The GCC summit comes as the embattled regime of Syria, rocked by a nine-month uprising the U.N. estimates has killed at least 5,000 people, agreed to an Arab League proposal to send observers to the country.
In a clear reference to Syria, the Saudi king urged the Gulf bloc to help their “Arab brothers so that the blood stops flowing and to guard against the risks of foreign intervention.”
Arab uprisings on the agenda
In addition to Syria, the Gulf leaders will discuss the situation in Tunisia, Egypt and Libya, where popular uprisings have already unseated entrenched dictators this year.
GCC member Bahrain was also hit by a month of unrest in March, while demonstrators in neighboring Yemen forced long-time President Ali Abdullah Saleh to sign a power transfer deal.
In Kuwait, the cabinet resigned last month over allegations of corruption and a new government was sworn in on Wednesday with only minor changes to the previous government.
They are also expected to discuss their fears of the growing influence of arch-foe Iran after the U.S. pullout from Iraq.
King Abdullah said the security of Saudi Arabia and its Arab neighbors was being targeted, in an apparent reference to Iran.
“No doubt you all know that we are targeted in our safety and security. That is why we have to take responsibility,” he said, according to Reuters.
Saudi Arabia, the world’s top oil exporter, has accused Iran of supporting an alleged plot uncovered in October by the United States to assassinate the Saudi ambassador in Washington.
That month its Interior Ministry also blamed an unnamed foreign power for a violent attack on a police station by members of the kingdom's Shiite Muslim minority.
Iran, the region’s Shiite giant, has denied the charges, but Iranian Intelligence Minister Heydar Moslehi visited Riyadh last week in an effort to cool tensions.
Qatar in November said it had arrested Bahrainis with connections to Iran who it said had planned to attack the Saudi embassy in Bahrain and blow up a causeway linking the two countries.
Iran has denied the charges, which have raised tensions in the Gulf.
New Mideast strategy
King Abdullah also suggested that the GCC needed to adapt to new circumstances in the Middle East following the popular uprisings that swept some Arab countries earlier this year.

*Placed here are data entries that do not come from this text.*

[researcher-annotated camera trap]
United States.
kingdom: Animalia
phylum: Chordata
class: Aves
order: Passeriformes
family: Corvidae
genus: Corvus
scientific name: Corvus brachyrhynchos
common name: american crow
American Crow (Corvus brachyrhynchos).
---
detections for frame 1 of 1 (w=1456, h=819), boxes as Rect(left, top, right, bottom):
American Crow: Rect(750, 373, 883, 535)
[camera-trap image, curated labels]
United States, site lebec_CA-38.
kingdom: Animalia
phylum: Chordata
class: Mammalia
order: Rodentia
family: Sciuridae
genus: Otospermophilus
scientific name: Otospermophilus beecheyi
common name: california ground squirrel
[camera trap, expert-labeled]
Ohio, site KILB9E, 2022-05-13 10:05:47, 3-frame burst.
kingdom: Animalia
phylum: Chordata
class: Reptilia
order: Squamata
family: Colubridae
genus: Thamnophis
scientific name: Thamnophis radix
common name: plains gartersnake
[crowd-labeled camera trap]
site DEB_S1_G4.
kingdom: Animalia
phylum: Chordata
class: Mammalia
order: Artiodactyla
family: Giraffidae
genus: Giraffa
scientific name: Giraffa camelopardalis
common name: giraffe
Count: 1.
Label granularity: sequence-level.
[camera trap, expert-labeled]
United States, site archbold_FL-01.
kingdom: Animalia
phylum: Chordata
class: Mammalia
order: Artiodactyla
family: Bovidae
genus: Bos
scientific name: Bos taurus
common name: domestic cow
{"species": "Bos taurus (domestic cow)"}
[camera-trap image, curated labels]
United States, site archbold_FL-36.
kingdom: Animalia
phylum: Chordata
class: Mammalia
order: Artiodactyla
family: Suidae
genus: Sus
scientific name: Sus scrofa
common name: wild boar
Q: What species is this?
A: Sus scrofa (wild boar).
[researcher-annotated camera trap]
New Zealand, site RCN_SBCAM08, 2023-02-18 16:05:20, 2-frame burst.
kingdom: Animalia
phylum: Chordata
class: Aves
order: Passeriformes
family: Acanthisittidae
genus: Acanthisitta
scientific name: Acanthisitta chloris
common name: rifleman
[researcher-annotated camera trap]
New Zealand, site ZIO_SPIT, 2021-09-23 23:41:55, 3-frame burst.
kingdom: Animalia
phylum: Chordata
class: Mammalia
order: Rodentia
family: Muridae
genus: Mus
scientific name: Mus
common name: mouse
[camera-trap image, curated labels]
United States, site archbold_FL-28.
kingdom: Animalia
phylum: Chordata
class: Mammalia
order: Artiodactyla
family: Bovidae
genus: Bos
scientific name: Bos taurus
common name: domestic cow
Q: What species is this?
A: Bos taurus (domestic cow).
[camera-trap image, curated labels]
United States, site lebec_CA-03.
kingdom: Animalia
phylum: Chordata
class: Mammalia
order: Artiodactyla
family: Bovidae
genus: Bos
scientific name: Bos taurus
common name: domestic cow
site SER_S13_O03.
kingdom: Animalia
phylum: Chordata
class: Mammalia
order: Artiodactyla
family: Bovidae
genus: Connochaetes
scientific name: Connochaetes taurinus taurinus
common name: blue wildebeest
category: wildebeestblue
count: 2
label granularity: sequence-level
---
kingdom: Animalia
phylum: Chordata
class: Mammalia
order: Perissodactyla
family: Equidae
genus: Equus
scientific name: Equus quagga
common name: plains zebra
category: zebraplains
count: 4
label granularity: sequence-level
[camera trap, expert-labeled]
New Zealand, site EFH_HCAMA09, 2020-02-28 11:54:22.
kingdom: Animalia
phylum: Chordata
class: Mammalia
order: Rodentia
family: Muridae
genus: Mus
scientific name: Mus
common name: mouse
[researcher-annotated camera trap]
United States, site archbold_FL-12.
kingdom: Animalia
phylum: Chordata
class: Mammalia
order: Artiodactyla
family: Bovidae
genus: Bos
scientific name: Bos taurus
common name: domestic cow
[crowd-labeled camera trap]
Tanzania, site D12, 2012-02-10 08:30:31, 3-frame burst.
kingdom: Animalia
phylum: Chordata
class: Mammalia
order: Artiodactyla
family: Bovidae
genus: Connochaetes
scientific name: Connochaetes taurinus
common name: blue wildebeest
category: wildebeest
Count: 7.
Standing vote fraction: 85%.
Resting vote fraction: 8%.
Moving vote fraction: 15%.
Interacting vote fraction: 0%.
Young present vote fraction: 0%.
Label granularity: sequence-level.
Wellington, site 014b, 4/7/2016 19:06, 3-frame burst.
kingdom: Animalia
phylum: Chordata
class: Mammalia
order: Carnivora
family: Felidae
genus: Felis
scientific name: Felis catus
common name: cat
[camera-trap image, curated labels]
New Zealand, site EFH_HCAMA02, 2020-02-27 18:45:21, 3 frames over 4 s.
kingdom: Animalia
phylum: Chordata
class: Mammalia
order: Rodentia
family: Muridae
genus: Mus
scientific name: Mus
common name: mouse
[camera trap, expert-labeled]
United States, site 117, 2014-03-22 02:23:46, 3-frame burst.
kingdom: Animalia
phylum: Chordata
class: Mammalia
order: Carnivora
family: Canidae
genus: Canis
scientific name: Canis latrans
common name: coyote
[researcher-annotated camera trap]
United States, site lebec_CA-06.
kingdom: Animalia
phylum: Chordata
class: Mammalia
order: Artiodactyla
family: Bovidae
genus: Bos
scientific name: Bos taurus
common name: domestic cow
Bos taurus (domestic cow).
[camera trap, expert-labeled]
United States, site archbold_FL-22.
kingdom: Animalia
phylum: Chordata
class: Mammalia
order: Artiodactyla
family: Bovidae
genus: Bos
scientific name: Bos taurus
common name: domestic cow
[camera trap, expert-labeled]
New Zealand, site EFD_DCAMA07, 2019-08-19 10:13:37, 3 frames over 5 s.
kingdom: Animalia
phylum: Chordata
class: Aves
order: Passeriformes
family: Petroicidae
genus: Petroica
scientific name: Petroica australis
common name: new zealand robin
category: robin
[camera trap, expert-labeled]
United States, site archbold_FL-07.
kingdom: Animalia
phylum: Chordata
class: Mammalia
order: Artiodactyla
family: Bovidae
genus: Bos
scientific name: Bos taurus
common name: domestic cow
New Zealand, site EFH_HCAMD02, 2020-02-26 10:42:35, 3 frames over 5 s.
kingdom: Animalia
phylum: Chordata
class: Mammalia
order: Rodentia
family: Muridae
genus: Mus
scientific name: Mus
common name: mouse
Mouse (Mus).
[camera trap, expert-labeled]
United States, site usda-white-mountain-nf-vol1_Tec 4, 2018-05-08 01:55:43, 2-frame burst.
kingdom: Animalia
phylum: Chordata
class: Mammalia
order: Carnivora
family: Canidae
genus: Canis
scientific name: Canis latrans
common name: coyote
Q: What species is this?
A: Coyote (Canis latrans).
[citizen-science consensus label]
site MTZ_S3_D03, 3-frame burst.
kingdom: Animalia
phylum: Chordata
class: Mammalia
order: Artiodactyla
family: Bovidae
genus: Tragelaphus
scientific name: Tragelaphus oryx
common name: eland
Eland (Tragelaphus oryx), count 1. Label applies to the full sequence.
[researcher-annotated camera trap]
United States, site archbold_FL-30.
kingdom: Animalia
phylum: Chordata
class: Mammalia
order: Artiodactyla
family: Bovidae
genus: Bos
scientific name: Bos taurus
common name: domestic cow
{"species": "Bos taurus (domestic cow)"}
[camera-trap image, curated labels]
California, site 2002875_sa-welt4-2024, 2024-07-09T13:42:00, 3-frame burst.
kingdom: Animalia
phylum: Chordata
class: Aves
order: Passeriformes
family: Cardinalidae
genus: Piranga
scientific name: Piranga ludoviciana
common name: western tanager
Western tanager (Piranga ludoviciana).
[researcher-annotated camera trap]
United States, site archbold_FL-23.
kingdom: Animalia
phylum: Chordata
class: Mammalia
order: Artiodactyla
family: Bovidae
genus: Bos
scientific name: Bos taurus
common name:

“We learnt from history and experience not to stand still when faced with our reality,” the king said.
“Whoever does that will end up at the back of the caravan trail and will be lost... That is something we will not accept for the sake of our countries, our people, our stability and our security. That is why I ask of you today to move beyond the stage of cooperation and into the stage of unity in a single entity,” he added.
A Saudi official confirmed to Reuters that the idea of moving the six-nation GCC towards a sort of confederacy had been discussed given its concerns about the regional situation, but only informally, and said that it was an idea for the future.
“It is possible,” said Jamal Khashoggi, a former Saudi newspaper editor with strong connections to the royal family.
“Each country has a different system and it would require political will,” he added, suggesting that a possible model was the United Arab Emirates, a GCC member and confederacy where seven sheikhdoms maintain their own internal political systems but have a joint foreign and economic policy.
“If there is the political will to establish such a union, the idea will be more realistic,” said Muhammed Abdul Ghaffar, diplomatic adviser to Bahrain’s king, noting that King Abdullah had not gone into detail of how it might be implemented.
While the six states refer to each other in Arabic as “full brothers,” the strongest possible family connection in a tribal society where a father may have had dozens of sons by different wives, they have frequently disagreed on many areas of policy.
Along their two-day summit, GCC leaders were also expected to agree an aid package for Yemen, where they helped broker an agreement for President Saleh to step down from power peacefully in response to 10 months of mass protests, an official said.
Yemeni Foreign Minister Abubakr al-Qirbi met deputy finance ministers from the six Gulf states on Sunday.